There was more to it than touches, though. Being around James made me happy. And the truth was, I hadn’t been happy in a long time. Not since that last date I’d had with Ian. It had been our five-month anniversary, and we’d spent the day cuddling, watching movies, and ignoring the world around us. When we went out to dinner that night, Ian had looked at me seriously. “I’m having a lot of fun with you, April,” he’d said.
This was it, I’d thought. The proposal. We were moving a little fast, sure, but we were hitting all the right milestones. Dates, moving in together. Next came the proposal. My heart had sped up, skipping jubilantly in my chest.
“But I think we’d have more fun,” he continued, “if we widened our circle a little.”
I mouthed the words. Widen our circle. What did that even mean?
“What are you telling me?” I finally asked.
“Look, I think we’d appreciate each other more…and I think our relationship would be even stronger, if we didn’t ignore the other social opportunities that came our way. We’d be more complete, experienced people.”
“So you want us to keep hanging out with our friends? We already do that. Ian, you’re not making sense.”
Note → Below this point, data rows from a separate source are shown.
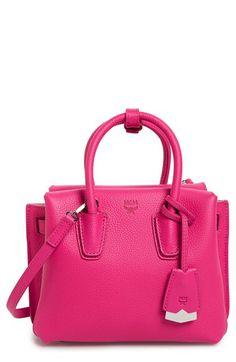 MCM MCM  Mini Milla  Leather Tote available at  Nordstrom Tote Handbags da729de6ddb90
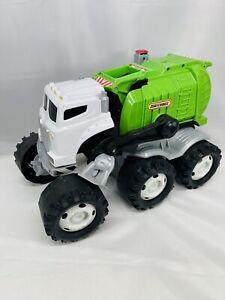 Mattel Matchbox Stinky The Garbage Trash Truck Interactive Talking Sounds Lights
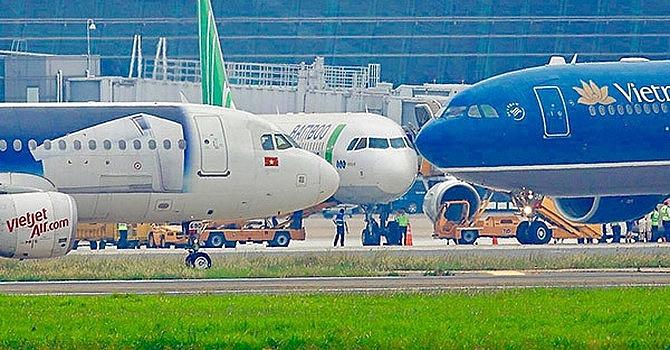 Giá vé máy bay: Vietnam Airlines là không liệt kê chi tiết các yếu tố cấu thành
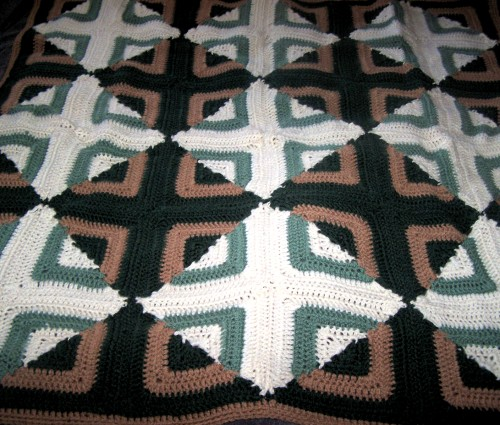 Reversible Log Cabin Afghan - Free Pattern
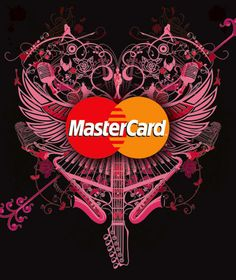 Mastercard - by Vault49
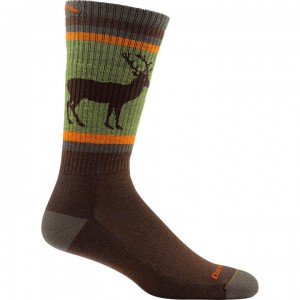 Darn Tough Uncle Buck Boot Cushion Socks Men's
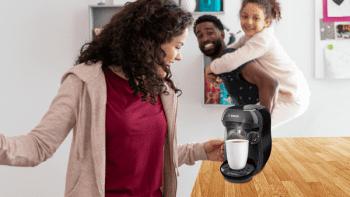 Cafetera multibebida Bosch TAS1002 TASSIMO HAPPY - 21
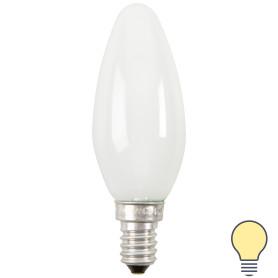 Лампа накаливания Osram E14 230 В 40 Вт свеча матовая 2 м2 свет тёплый белый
He sighed. “I knew you wouldn’t get this. I’m saying, we should date other people, too.”
“What?!” I’d squawked, loud enough to gain the attention of other people in the restaurant.
“April, don’t cause a scene,” he’d said.
I’d gotten up and walked to our apartment, packed all of my things, and gone back to my old dormitory. Some friends there took me in for the night.
I hadn’t had a place to call home since then.
Sometimes menial work sucked, because it gave me too much time to think. I shoved the bad memories aside and resolved to focus on the task and on hanging out with James and Logan.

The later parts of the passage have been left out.